= ASSIGNED TASK =
Please copy the part of the passage on data assessments that starts at "In their place, firms" and ends at "form and substance.", word for word.

= GIVEN PASSAGE =
________________

In their place, firms are focusing on project-based data assessments. These ask data science candidates to analyze real-world data provided by the company. Rather than having a single correct answer, project-based assessments are often more open-ended, encouraging exploration. Interviewees typically submit code and a write-up of their results. These have a number of advantages, both in terms of form and substance.
First, the environment for data assessments is far more realistic. Brain teasers unnecessarily put candidates on the spot or compel them to awkwardly code on a whiteboard. Because answers to brain teasers are readily Google-able, internet resources are off-limits. On the job, it is unlikely that you’ll be asked to code on a whiteboard or perform mental math with someone peering over your shoulder. It is incomprehensible that you’ll be denied internet access during work hours. Data assessments also allow the applicants to complete the assessment at a more realistic pace, using their favorite IDE or coding environment.
“Take-home challenges give you a chance to simulate how the candidate will perform on the job more realistically than with puzzle interview questions,” said Sean Gerrish, an engineering manager and author of “How Smart Machines Think.”
Second, the substance of data assessments is also more realistic. By design, brainteasers are tricky or test knowledge of well-known algorithms. In real life, one would never write these algorithms by hand (you would use one of the dozens of solutions freely available on the internet) and the problems encountered on the job are rarely tricky in the same way. By giving candidates real data they might work with and structuring the deliverable in line with how results are actually shared at the company, data projects are more closely aligned with actual job skills.
Jesse Anderson, an industry veteran and author of “Data Teams,” is a big fan of data assessments: “It’s a mutually beneficial setup. Interviewees are given a fighting chance that mimics the real-world. Managers get closer to an on-the-job look at a candidate’s work and abilities.” Project-based assessments have the added benefit of assessing written communication strength, an increasingly important skill in the work-from-home world of COVID-19.

________________

Collected data entries
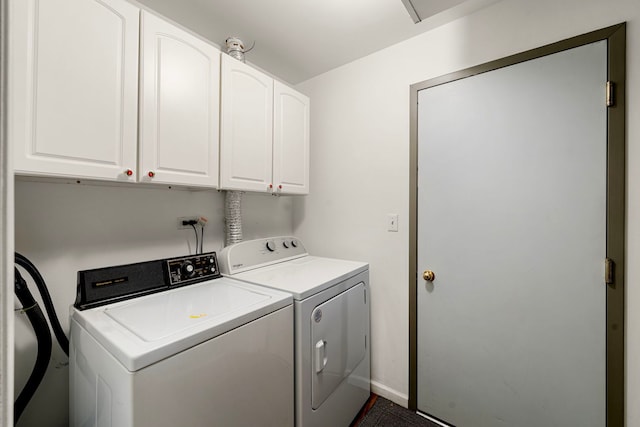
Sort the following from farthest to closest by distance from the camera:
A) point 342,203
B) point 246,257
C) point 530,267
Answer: point 342,203
point 246,257
point 530,267

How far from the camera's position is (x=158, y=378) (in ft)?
2.60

________________

= EXERCISE RESULT =
In their place, firms are focusing on project-based data assessments. These ask data science candidates to analyze real-world data provided by the company. Rather than having a single correct answer, project-based assessments are often more open-ended, encouraging exploration. Interviewees typically submit code and a write-up of their results. These have a number of advantages, both in terms of form and substance.